Canker is a continuous mass of killed tissues in tree trunks, scaffolds, branches and shoots. The canker pathogen colonizes the entire canker tissues and beyond. Aboveground canker diseases are band canker and ceratocystis canker.

Band canker is a fungal disease in almonds that kills the bark and cambium layer. The pathogens Botryosphaeria dothidea and Hendersonula toruloidea are associated with band canker. The same pathogens can also cause infections in pruning wounds.

Symptoms include amber-colored gum exuding from the canker infection and forming a band around the tree trunk or limb.

Over the last few years, surveys and diagnostics have revealed this disease is prevalent in several major almond-growing counties, including Stanislaus, San Joaquin, Sacramento, Yolo, Solano, Yuba/Sutter, Colusa, Glenn, Butte, Tehama, Madera, Merced, Fresno and even as far south as Kern County.

Band canker presents with single or double bands of gumming around tree trunks. Cankers can result from infections of pruning wound, but Michailides noted distribution of fourth-leaf trees with various levels of cankers led to a hypothesis that trees were delivered to the orchard bearing latent infections but not showing any disease symptoms.

A molecular technique to quantify the DNA of canker pathogens has been developed to detect latent infections.
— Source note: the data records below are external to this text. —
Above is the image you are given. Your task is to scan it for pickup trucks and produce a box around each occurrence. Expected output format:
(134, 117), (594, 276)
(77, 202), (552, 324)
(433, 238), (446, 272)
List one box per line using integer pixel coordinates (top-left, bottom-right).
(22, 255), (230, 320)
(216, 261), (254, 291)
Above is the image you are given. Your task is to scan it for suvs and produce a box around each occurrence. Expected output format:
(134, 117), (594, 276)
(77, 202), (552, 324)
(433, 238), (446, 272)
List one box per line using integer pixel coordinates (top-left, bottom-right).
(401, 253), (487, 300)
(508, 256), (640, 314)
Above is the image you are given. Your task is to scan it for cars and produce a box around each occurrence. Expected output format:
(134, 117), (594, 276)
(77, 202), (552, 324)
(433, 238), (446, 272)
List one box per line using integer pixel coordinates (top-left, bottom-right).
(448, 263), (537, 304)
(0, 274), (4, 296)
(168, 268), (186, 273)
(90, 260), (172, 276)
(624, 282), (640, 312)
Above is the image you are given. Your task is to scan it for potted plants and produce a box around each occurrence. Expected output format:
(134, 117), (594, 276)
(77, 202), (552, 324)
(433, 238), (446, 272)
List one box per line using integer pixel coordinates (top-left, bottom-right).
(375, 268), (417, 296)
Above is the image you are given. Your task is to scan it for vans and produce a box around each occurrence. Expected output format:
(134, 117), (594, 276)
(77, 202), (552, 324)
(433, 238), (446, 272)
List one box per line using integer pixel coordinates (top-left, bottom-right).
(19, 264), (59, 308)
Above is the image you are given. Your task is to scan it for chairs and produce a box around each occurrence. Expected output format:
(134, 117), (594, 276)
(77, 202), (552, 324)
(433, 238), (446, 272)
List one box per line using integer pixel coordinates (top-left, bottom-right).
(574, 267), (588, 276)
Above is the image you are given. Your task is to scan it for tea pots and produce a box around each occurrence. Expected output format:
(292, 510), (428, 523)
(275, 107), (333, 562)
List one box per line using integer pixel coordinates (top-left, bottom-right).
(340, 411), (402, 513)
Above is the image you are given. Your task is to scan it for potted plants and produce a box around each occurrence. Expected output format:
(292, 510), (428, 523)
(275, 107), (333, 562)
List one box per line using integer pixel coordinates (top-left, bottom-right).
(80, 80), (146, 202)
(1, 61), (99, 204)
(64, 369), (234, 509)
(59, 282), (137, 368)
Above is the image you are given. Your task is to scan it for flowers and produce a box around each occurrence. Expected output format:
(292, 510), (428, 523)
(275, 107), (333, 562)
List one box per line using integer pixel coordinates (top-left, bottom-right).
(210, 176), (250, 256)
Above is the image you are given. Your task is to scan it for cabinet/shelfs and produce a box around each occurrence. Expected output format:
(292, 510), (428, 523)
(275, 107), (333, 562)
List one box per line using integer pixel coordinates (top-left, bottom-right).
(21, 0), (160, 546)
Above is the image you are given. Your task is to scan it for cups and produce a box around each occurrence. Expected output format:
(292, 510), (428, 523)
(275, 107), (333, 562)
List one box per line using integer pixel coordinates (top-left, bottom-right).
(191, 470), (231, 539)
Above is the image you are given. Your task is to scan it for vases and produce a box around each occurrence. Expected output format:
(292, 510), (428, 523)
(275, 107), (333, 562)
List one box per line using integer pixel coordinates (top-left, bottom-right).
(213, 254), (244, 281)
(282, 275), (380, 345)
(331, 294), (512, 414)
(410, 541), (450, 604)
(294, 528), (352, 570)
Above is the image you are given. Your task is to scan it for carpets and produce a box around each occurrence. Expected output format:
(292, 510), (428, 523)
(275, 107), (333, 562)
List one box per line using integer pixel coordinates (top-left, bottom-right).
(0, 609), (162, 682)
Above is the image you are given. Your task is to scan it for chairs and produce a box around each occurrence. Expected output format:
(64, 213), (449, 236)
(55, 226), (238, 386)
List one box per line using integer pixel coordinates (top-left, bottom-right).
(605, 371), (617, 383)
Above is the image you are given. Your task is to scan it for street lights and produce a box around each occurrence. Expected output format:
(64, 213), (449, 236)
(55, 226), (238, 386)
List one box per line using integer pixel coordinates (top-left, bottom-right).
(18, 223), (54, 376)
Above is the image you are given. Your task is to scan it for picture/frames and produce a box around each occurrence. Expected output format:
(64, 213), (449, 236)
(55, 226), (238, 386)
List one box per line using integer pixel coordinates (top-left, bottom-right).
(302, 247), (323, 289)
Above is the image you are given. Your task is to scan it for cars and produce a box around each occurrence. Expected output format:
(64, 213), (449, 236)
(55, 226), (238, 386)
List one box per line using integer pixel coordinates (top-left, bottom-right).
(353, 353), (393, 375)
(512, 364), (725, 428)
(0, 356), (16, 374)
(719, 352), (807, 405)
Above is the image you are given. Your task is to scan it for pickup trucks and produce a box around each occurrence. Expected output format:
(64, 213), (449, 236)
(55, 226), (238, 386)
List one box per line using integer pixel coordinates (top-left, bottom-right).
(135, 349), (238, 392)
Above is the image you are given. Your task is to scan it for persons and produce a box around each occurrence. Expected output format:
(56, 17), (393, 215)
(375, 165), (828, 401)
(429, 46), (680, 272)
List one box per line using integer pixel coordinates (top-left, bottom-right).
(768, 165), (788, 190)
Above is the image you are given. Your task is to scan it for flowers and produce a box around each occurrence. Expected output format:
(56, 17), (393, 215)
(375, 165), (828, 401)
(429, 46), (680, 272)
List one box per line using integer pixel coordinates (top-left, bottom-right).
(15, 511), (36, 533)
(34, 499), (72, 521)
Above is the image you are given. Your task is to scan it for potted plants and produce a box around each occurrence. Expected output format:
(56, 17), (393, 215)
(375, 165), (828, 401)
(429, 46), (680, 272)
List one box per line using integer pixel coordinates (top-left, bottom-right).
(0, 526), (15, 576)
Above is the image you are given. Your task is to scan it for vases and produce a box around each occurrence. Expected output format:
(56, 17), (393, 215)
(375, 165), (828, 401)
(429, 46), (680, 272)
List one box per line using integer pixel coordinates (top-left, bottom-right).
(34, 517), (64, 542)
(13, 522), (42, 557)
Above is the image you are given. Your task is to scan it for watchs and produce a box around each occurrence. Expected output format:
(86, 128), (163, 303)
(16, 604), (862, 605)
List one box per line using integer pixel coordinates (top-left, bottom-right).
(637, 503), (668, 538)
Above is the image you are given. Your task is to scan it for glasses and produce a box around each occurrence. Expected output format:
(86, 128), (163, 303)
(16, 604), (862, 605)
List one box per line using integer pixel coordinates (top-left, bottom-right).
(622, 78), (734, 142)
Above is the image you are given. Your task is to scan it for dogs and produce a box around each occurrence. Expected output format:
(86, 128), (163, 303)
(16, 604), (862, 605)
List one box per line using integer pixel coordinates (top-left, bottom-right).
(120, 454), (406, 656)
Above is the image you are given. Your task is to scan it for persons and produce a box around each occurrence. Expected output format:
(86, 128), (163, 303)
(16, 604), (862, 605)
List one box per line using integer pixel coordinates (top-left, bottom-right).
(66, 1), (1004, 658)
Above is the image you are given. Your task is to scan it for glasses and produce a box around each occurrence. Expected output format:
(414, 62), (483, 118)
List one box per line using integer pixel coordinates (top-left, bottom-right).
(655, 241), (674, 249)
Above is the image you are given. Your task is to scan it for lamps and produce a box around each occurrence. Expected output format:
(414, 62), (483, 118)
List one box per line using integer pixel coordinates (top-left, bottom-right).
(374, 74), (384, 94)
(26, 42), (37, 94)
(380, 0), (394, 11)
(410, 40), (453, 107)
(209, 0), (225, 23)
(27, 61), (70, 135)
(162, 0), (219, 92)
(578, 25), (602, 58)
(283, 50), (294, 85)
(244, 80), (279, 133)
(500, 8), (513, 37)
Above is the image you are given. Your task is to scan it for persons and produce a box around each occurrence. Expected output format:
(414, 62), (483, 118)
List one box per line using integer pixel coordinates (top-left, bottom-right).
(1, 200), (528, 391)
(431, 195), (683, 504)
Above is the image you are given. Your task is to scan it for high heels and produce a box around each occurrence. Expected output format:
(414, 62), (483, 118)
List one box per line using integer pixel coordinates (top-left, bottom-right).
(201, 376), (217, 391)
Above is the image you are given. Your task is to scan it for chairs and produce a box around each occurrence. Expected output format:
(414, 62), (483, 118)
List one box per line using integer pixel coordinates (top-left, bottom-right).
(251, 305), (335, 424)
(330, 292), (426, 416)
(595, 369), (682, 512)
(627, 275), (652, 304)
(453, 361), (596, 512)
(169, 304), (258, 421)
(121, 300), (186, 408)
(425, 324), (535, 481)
Use of the systemic fungicide Topsin-M, (Thiophanate Methyl) which has preventive and curative action, can also reduce incidence of band canker.

Preventative approaches in young orchards are obtaining disease-free trees from nurseries; spraying trunks of first-, second- and third-leaf orchards with Topsin-M at label rate; and keeping tree trunks dry and protecting pruning wounds with application of Topsin-M at label rate.

When band canker is present in young orchards, keeping tree trunks dry and treating trunks and scaffolds with Topsin-M is advised. Protecting pruning wounds with this material, removing killed trees and stumps and keeping wood piles with their spore inoculum away from the orchard are also preventative measures.

Ceratocystis cankers are caused by a fungus, and infections can begin in trees that have injuries from harvest or other machinery, injuries from the tie rope and insect damage.
To manage this canker, shaker pads should be adjusted to avoid trunk injuries, cut off irrigation within two to three weeks prior to harvest date and limit wounding.

Following correct tree training and scaffold selection along with minimal pruning helps with canker disease management.